01st Oct2014

‘The Wind Rises’ Blu-ray Review

by Paul Metcalf

the-wind-rises

Knowing a film is to be Hayao Miyazaki’s last is something you don’t really want to hear, but The Wind Rises shows why he is such a master of his art.  Studio Ghibli is a company that I regard as being the best at what they do, and that is no small thing when you think of their competition.  If this truly is his last film, then Miyazaki leaves us with a masterpiece.

Loosely based on the life story of Jiro Horikoshi the Japanese plane designer who created the Zero fighter plane used in World War 2 it is the story of hardship, and the effects of earthquakes, tuberculosis epidemics and economic depression on Japan that pushes them into the industrial age of war.  Horikoshi’s dream was to build planes at a time when something new was needed and he had the skill to do it.  Though his work would be used for war, for him it was not about the destruction that would be wrought, but the dream and inspiration of creating the new age of aviation even if it led to great evil.
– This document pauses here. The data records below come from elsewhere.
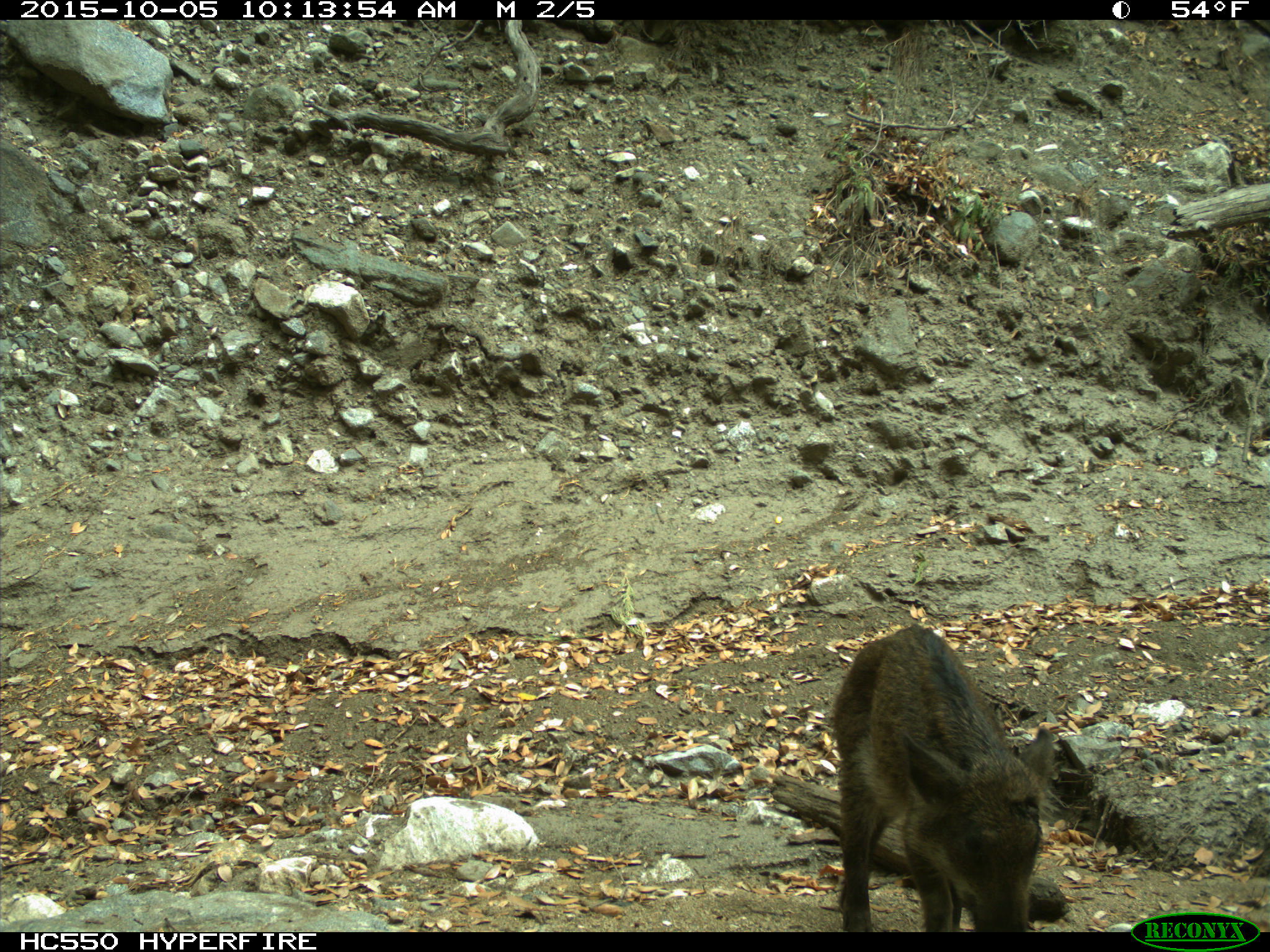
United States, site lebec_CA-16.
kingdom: Animalia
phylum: Chordata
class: Mammalia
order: Artiodactyla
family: Suidae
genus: Sus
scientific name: Sus scrofa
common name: wild boar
Sus scrofa (wild boar).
There is a simple question asked in The Wind Rises, would you rather live in a world that had pyramids in it or without them? It is a cryptic question in ways but it shows the beauty of having a dream in a world of destruction.  Horikoshi’s work may have been funded by a government with the desire for war and aided by the Germans who themselves were looking towards building a destructive fleet, but the film makes a point of showing that not only Horikoshi but his idol Giovanni Battista Caproni (his advisor and mentor through his dreams) and the German designer look beyond the war to what their work truly was designed for and that is the people.
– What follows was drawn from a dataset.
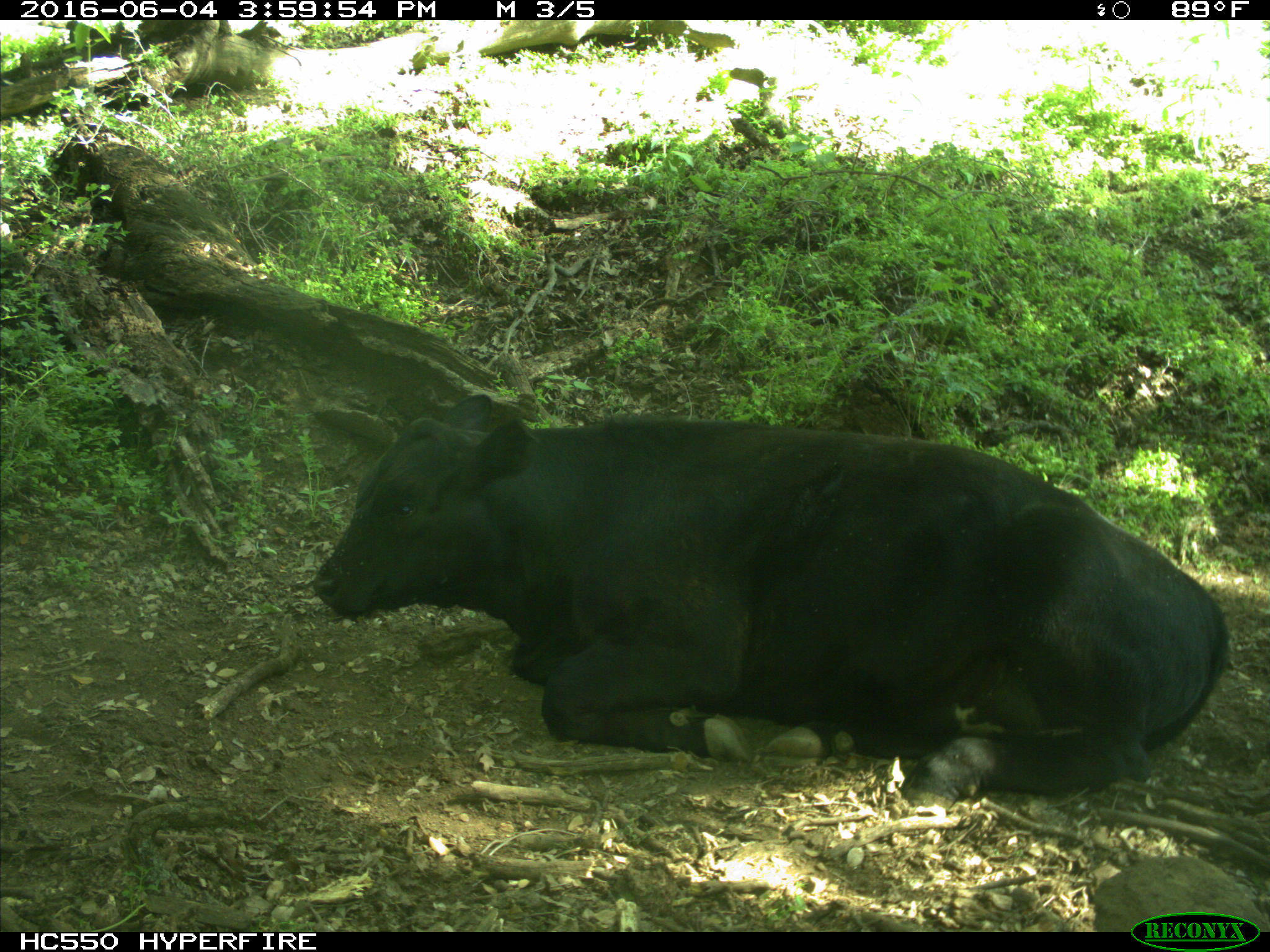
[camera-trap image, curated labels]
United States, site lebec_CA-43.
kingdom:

The Wind Rises is about the dream and the inspiration, there is an obvious anti-war message in the ugliness we see of the warmongers and oppressive nature of the German and Japanese governments with their use of secrecy and thought police trying to stifle the dreams of the creators.  The push for greater speed and more power has one aim, and that is greater destruction.  The tone of Horikoshi’s life though is the exact opposite, he has a battle for inspiration and life, even when his work and love are pushed into the world of death, and he fights on.  This almost feels selfish at times especially when it comes to the health of his life, but his priority in The Wind Rises is all about creation and love.

Hayao Miyazaki is a master of balancing the dark and light of his work and this is shown in The Wind Rises.  For Horikoshi there is heartbreak as well happiness and these are balanced to create a heart-breaking story that still feels strangely inspirational.  Where some of Studio Ghibli’s work looks to the fantastical like Spirited Away and My Neighbour Totoro, The Wind Rises pushes towards a world of reality and this gives it a more mature tone.  This isn’t the world of children but of adults, where grown-up choices have dangerous consequences.  As expected from Stupid Ghibli the art is beautiful, and may be some of their best work to date.  This to me shows the importance of the piece.
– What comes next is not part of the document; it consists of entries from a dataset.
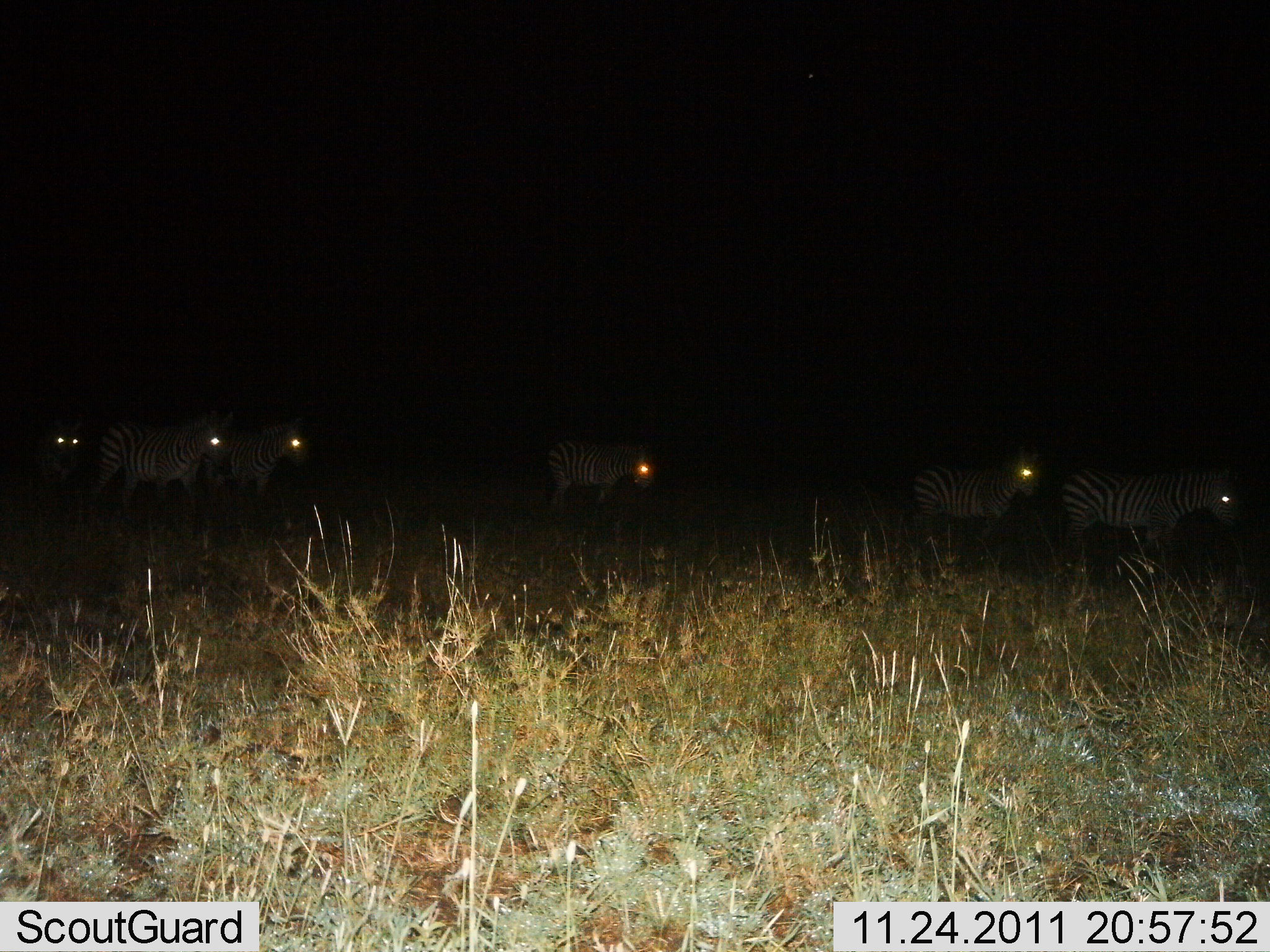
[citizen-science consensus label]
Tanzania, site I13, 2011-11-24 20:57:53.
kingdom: Animalia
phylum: Chordata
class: Mammalia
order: Perissodactyla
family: Equidae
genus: Equus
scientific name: Equus quagga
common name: plains zebra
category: zebra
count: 6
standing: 31%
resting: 0%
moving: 69%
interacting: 0%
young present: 0%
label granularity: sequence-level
The Wind Rises is a work of Japanese art that shows a different perspective to the movement towards war, World War 2 and the battle of hearts and minds.  When it comes to the question of the pyramids, I find The Wind Rises to be proof that I’d rather live in a world where the pyramids exist so that true beauty can shine through.

***** 5/5

Masterpiece is a word that is often used too much for my liking but The Wind Rises deserves it. If this truly is Hayao Miyazaki’s final movie, what an impressive swan song it is.

The Wind Rises is available on DVD and Blu-ray now from StudioCanal.